**Stated task:** Retype the records below word for word, starting at the line that contains "Does the deck" and continuing through the end of the records, both ends included.

** START **

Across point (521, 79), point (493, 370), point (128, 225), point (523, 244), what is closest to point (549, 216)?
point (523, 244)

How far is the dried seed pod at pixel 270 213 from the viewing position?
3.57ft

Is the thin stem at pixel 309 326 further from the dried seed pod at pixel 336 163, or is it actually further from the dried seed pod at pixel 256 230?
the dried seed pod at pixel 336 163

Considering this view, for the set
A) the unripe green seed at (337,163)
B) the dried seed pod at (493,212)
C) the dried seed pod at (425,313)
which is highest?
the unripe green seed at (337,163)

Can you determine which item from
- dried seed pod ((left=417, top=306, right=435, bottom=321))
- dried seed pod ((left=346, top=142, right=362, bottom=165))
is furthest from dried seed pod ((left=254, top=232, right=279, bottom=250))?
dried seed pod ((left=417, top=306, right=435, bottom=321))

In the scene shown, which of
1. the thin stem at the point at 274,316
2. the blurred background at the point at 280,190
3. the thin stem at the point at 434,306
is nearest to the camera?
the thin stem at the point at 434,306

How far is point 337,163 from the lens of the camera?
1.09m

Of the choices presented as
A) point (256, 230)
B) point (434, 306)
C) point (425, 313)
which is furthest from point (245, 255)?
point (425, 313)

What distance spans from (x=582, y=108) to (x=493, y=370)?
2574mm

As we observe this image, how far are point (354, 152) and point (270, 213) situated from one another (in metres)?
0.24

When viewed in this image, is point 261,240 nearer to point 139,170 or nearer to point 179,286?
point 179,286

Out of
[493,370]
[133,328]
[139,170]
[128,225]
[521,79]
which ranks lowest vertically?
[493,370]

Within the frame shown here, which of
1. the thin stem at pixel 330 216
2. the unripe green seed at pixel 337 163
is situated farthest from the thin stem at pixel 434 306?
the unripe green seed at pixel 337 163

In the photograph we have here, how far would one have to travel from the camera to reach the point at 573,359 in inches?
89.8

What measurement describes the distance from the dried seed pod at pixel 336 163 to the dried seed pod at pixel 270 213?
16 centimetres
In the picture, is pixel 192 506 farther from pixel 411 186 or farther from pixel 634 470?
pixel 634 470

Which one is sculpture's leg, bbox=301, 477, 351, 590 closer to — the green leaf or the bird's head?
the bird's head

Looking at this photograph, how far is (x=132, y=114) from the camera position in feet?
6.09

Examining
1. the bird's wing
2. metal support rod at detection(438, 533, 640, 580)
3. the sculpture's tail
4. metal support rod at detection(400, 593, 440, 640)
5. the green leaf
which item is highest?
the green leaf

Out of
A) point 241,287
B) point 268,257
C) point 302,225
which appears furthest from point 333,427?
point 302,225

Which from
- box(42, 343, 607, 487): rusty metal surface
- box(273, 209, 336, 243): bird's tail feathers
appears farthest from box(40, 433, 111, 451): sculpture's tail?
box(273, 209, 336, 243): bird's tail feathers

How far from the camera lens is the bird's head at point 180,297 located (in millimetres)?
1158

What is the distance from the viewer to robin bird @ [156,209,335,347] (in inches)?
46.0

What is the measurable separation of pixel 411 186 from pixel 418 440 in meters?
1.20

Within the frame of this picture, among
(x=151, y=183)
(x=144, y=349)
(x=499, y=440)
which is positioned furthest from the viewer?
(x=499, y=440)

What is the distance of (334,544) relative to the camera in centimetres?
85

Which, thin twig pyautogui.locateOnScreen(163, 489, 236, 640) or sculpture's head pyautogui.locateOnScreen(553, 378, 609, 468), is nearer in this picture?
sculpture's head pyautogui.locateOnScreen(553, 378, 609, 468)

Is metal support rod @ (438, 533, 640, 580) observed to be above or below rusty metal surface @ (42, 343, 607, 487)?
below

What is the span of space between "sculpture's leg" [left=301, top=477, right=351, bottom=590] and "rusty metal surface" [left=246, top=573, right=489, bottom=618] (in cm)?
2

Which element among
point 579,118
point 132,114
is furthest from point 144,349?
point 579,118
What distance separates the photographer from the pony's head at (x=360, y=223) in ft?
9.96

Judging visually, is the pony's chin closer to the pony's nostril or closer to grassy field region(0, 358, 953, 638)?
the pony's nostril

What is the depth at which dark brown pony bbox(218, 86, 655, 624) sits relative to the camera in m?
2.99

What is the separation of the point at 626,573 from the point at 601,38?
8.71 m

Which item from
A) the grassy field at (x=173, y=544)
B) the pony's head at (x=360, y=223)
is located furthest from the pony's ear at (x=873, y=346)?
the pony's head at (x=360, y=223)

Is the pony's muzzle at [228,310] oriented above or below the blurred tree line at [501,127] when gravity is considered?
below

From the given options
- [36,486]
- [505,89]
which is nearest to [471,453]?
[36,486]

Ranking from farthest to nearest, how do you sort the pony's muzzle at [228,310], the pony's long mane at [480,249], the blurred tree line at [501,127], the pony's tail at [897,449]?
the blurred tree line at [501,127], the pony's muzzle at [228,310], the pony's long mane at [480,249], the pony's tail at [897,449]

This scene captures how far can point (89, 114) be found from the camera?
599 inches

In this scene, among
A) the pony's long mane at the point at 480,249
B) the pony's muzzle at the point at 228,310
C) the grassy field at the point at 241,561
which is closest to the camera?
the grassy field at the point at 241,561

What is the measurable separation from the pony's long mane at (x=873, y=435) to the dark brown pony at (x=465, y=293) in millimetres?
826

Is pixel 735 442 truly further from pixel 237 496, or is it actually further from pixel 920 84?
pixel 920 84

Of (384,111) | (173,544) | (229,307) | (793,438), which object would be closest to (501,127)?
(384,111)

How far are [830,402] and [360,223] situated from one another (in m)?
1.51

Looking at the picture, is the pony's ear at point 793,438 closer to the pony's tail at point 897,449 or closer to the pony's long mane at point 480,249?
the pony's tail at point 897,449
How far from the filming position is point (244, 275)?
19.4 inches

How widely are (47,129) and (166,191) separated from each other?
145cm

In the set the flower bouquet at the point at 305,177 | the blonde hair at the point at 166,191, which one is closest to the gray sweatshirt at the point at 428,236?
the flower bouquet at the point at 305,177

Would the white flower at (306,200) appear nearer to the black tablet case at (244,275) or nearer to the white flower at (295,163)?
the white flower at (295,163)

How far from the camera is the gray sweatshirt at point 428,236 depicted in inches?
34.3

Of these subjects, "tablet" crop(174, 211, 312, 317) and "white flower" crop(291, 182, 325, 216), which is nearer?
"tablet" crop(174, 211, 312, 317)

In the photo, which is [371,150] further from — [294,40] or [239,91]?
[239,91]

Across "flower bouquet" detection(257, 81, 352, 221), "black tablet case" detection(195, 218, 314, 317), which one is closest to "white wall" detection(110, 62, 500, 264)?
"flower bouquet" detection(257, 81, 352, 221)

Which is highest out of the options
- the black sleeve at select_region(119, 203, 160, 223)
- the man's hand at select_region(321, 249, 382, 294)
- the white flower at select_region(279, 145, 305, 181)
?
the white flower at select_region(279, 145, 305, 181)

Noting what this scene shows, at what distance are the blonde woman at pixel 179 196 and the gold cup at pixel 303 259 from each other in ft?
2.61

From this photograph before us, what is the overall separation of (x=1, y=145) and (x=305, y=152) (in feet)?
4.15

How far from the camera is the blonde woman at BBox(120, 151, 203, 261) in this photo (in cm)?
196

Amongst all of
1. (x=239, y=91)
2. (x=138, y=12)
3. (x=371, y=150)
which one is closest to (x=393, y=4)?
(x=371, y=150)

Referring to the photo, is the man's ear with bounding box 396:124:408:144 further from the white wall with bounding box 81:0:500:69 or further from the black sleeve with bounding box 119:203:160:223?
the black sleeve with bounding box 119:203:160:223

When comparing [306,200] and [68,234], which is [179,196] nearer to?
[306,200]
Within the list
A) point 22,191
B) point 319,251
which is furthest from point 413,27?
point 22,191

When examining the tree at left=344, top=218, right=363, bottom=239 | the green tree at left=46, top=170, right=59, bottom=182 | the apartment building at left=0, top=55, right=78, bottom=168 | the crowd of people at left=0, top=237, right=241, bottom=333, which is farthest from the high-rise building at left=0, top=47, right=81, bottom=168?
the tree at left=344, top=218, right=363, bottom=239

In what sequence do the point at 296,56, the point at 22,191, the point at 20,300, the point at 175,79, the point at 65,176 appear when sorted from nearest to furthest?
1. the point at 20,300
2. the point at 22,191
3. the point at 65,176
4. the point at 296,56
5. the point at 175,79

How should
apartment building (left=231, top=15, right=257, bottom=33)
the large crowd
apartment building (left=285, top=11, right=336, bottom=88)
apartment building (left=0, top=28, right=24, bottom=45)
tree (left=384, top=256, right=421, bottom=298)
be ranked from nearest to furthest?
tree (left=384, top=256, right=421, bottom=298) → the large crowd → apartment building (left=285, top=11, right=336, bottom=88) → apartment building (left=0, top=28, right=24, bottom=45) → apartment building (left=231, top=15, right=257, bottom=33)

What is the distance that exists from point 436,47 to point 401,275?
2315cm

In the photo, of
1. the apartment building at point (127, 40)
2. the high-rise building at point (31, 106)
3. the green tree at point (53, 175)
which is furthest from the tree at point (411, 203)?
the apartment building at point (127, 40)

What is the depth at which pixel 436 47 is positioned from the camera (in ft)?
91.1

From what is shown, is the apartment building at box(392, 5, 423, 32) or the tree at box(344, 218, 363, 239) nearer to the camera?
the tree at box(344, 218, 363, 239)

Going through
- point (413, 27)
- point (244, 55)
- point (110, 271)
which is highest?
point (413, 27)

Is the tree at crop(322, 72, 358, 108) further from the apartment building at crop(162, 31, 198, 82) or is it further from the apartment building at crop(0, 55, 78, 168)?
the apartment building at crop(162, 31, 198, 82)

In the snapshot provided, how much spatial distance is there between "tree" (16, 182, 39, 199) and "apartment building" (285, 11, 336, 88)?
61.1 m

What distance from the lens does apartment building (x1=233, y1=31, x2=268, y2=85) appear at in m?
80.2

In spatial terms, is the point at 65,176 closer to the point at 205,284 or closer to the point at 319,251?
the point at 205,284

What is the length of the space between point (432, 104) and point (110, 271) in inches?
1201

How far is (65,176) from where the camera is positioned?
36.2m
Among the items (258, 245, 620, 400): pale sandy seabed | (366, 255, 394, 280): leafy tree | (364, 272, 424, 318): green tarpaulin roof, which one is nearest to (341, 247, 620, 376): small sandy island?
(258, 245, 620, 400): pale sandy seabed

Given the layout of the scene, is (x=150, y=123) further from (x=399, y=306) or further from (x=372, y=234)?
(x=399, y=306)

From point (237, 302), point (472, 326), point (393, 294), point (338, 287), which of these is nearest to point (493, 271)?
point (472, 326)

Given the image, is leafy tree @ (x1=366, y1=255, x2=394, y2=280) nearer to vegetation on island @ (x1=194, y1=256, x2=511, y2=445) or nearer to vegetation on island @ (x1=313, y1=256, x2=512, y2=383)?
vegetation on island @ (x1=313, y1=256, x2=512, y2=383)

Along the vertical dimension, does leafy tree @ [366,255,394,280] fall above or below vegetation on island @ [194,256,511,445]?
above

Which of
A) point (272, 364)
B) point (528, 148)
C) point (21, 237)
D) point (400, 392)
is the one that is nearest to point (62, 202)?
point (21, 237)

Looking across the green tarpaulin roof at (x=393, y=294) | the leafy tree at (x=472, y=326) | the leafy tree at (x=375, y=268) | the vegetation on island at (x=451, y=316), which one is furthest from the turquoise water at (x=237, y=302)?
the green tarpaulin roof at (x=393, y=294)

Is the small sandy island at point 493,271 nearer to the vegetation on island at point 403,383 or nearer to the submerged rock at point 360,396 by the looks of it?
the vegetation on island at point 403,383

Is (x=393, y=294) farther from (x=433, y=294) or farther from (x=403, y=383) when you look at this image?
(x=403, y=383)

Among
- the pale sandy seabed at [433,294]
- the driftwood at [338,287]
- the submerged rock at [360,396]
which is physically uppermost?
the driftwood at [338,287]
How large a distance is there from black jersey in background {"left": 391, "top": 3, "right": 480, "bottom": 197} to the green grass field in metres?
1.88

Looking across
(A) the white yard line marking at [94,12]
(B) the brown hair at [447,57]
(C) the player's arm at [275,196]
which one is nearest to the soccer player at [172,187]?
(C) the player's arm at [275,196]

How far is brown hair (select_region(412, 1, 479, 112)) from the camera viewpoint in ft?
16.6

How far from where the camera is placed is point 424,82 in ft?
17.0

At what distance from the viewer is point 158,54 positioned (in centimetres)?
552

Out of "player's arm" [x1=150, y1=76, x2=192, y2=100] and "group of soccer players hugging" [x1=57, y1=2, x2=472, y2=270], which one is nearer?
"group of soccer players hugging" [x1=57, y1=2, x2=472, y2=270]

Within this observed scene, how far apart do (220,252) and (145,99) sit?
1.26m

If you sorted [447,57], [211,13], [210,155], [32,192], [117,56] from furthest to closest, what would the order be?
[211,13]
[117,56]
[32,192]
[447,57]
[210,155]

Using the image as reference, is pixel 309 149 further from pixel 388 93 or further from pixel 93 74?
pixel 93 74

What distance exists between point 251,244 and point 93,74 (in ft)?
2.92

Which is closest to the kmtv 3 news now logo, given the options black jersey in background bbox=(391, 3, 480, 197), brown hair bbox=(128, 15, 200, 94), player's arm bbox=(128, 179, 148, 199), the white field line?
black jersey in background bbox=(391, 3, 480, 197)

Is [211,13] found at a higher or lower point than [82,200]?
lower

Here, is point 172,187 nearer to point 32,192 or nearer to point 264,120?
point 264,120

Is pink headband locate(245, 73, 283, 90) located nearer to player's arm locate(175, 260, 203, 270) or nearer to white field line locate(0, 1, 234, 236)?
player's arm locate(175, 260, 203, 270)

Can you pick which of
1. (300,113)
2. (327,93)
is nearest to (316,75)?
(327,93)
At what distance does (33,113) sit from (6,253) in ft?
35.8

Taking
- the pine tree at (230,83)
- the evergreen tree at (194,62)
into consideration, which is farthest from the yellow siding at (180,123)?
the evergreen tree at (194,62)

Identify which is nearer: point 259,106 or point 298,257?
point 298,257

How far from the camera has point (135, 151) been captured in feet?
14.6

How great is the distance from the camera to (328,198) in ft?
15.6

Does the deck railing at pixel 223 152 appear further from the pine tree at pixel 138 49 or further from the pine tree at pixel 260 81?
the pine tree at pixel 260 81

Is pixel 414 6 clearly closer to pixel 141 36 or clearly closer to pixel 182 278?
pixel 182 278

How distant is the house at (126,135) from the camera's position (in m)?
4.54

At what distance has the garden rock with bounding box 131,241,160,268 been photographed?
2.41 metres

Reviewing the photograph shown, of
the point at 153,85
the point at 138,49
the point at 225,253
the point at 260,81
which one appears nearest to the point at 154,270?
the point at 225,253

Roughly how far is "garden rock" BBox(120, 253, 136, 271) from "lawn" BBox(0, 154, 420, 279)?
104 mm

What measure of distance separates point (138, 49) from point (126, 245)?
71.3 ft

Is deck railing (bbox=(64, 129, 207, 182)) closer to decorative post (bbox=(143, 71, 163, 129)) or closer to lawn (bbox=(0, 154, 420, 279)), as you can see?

** END **

**In response:**
Does the deck railing at pixel 223 152 appear further from the pine tree at pixel 138 49 or further from the pine tree at pixel 260 81?
the pine tree at pixel 260 81

Is pixel 414 6 clearly closer to pixel 141 36 or clearly closer to pixel 182 278?
pixel 182 278

How distant is the house at (126,135) from the camera's position (in m)?
4.54

At what distance has the garden rock with bounding box 131,241,160,268 been photographed?
2.41 metres

Reviewing the photograph shown, of
the point at 153,85
the point at 138,49
the point at 225,253
the point at 260,81
which one appears nearest to the point at 154,270?
the point at 225,253

Roughly how far is "garden rock" BBox(120, 253, 136, 271) from "lawn" BBox(0, 154, 420, 279)?
104 mm

What measure of distance separates point (138, 49) from point (126, 245)?
71.3 ft

Is deck railing (bbox=(64, 129, 207, 182)) closer to decorative post (bbox=(143, 71, 163, 129)) or closer to lawn (bbox=(0, 154, 420, 279)), as you can see?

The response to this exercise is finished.